Additionally, there was mention of occasional shortness of breath and a persistent cough.
"""

In [None]:
# Some examples of how we wopuld like the output to be formatted
examples = [
    {
        "text": "The patient was given acetaminophen and complained of headaches and fatigue.",
        "annotated": "The patient was given acetaminophen and complained of [headaches] and [fatigue]."
    },
    {
        "text": "She was treated with amoxicillin and experienced a rash and itching.",
        "annotated": "She was treated with amoxicillin and experienced a [rash] and [itching]."
    }
]

# Extending
Can you get your symptom annotation example to tell you the start and finish character offsets of the symptoms, like in these examples?



In [None]:
examples = [
    {
        "text": "The patient was given acetaminophen and complained of headaches and fatigue.",
        "annotations": "[symptom: headaches, start_offset: 54, end_offset: 63], [symptom: fatigue, start_offset: 68, end_offset: 75]"

    },
    {
        "text": "She was treated with amoxicillin and experienced a rash and itching.",
        "annotations": "[symptom: rash, start_offset: 51, end_offset: 55], [symptom: itching, start_offset: 60, end_offset: 67]"
    }
]

## Next steps
This notebook has shown you some of the basics of prompt engineering. Recent models and APIs are much more sophisticated than the exmaples we have given, and often provide facilities for more detailed interaction:

* output parsing
* tool and function calls
* direct support for e.g. JSON

## The assignment

Can you develop prompts to provide an answer for the assignment?

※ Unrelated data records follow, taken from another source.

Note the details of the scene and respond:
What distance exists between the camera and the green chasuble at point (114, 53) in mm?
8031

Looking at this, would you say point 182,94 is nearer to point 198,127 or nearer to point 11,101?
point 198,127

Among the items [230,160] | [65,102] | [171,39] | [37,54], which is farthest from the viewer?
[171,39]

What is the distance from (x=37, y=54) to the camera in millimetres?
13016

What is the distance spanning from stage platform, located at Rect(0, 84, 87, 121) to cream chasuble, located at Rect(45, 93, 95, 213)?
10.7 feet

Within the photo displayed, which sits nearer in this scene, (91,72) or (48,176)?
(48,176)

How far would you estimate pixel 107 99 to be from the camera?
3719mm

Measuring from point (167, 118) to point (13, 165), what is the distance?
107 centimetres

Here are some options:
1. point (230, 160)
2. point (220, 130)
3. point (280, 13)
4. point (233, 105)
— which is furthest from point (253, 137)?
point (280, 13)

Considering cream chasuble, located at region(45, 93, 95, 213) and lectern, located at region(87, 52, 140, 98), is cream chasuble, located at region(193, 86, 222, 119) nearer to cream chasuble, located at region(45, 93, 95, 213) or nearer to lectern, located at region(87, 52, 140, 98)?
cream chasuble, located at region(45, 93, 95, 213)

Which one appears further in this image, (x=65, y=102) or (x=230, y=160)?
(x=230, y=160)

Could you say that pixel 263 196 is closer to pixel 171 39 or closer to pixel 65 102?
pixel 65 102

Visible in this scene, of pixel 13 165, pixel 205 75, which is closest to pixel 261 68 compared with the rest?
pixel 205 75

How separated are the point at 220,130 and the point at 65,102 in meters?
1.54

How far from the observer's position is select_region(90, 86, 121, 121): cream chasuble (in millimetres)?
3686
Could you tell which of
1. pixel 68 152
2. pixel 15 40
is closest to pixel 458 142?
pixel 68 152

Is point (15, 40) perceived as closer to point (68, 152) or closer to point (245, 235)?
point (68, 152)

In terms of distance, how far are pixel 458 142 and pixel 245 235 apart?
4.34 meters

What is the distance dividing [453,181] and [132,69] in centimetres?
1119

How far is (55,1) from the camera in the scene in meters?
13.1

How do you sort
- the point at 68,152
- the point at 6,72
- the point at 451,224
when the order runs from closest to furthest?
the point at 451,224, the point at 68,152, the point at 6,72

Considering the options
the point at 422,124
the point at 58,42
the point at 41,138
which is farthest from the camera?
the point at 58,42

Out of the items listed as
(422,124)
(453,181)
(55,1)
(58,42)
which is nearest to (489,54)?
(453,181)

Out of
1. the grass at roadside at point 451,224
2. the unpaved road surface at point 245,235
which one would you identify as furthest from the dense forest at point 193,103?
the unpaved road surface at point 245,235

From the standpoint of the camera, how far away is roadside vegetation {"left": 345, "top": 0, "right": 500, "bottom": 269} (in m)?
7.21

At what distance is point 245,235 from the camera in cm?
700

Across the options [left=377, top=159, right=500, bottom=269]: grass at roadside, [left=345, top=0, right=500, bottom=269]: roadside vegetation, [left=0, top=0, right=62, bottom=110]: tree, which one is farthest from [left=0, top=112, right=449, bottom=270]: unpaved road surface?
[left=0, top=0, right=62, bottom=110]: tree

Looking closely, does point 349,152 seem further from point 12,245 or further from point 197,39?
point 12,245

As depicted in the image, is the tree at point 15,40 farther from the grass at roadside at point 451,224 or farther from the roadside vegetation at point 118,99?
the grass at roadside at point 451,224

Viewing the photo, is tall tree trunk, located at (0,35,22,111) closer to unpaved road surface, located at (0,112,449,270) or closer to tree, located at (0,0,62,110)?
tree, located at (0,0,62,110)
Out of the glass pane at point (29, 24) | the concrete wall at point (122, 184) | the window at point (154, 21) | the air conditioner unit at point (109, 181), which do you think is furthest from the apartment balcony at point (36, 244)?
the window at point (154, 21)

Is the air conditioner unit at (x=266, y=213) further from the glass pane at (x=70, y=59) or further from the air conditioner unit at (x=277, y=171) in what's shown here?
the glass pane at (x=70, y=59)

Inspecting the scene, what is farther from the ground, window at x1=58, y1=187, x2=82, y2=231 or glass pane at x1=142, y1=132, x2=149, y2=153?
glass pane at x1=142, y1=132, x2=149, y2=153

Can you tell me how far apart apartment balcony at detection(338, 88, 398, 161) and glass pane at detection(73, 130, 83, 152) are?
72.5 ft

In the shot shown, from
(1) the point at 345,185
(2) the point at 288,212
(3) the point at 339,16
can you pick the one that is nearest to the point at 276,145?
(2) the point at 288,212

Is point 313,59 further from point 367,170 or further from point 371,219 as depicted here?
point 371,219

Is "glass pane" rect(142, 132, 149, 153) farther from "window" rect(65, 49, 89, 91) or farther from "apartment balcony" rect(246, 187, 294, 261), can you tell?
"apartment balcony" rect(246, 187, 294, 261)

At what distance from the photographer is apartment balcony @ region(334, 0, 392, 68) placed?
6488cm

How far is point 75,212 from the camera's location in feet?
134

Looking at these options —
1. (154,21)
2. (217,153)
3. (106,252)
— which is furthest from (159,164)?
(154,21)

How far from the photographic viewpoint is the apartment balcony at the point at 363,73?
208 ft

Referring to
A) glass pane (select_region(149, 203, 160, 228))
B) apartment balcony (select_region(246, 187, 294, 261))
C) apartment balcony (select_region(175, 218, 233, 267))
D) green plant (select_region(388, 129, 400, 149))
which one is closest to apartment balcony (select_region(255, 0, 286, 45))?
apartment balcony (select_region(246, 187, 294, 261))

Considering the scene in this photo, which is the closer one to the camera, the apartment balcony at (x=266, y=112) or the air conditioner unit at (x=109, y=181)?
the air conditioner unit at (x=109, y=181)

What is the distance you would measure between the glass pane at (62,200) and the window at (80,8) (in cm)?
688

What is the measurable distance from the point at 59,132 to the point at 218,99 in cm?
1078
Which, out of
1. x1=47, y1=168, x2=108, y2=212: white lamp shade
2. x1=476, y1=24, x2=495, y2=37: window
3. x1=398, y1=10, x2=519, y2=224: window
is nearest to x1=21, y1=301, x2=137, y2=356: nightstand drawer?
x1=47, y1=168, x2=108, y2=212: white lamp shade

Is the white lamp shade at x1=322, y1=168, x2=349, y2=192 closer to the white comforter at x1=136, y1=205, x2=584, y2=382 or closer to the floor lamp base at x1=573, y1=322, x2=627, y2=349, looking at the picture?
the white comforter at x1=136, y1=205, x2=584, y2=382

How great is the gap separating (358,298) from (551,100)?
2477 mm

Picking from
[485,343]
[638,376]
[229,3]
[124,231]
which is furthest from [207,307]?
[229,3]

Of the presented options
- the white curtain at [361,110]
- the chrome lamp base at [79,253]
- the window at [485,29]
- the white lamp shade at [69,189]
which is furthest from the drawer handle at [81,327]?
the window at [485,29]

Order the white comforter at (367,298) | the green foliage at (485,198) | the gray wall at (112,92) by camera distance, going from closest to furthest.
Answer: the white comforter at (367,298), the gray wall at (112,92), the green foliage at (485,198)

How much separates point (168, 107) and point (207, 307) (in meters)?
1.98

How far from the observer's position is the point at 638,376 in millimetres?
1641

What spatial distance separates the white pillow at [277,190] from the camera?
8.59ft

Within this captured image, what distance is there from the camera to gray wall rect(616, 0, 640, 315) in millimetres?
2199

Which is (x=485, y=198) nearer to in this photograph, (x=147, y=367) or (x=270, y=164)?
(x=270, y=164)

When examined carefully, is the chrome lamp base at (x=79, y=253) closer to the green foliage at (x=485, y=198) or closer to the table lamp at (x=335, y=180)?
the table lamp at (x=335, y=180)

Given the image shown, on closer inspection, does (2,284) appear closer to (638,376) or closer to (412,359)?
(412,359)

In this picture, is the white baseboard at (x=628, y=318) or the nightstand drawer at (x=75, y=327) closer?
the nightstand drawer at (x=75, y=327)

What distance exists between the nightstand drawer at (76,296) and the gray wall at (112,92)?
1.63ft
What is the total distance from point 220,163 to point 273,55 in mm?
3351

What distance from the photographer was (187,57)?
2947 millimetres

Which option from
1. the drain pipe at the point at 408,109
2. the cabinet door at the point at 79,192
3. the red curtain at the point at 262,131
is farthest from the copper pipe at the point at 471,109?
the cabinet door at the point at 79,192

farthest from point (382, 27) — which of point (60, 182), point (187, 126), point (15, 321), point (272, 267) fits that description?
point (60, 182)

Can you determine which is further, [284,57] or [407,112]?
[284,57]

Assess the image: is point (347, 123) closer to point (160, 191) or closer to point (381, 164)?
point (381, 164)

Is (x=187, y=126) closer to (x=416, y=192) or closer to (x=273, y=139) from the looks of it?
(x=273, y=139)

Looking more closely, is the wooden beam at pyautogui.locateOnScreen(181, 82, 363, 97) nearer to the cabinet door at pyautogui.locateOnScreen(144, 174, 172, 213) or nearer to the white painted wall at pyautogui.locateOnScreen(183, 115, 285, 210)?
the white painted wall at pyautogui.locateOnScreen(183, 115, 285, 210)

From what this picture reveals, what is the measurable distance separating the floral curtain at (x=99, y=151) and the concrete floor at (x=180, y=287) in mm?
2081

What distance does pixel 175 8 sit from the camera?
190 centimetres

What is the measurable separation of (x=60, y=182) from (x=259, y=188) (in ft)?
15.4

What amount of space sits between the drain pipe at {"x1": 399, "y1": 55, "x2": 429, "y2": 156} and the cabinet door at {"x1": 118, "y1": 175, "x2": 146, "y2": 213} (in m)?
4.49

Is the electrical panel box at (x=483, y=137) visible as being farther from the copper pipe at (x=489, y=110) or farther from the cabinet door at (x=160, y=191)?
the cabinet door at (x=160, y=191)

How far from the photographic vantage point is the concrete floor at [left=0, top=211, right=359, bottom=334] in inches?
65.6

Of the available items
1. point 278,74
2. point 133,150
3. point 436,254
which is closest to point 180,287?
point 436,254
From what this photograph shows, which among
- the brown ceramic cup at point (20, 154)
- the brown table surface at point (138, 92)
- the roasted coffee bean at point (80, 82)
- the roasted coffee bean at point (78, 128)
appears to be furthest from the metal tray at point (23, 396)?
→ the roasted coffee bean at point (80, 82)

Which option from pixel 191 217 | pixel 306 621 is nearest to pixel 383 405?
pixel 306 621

You will probably have to use a free online LLM, such as ChatGPT, a free Hugging Face or perplexity online model. This means you are unlikley to be able to evaluate agaist a large dataset. But, you might be able to show some results with minimal training, and you might be able to do a very small evaluation - a limitation. What other limitations might there be? Will the test data be blind?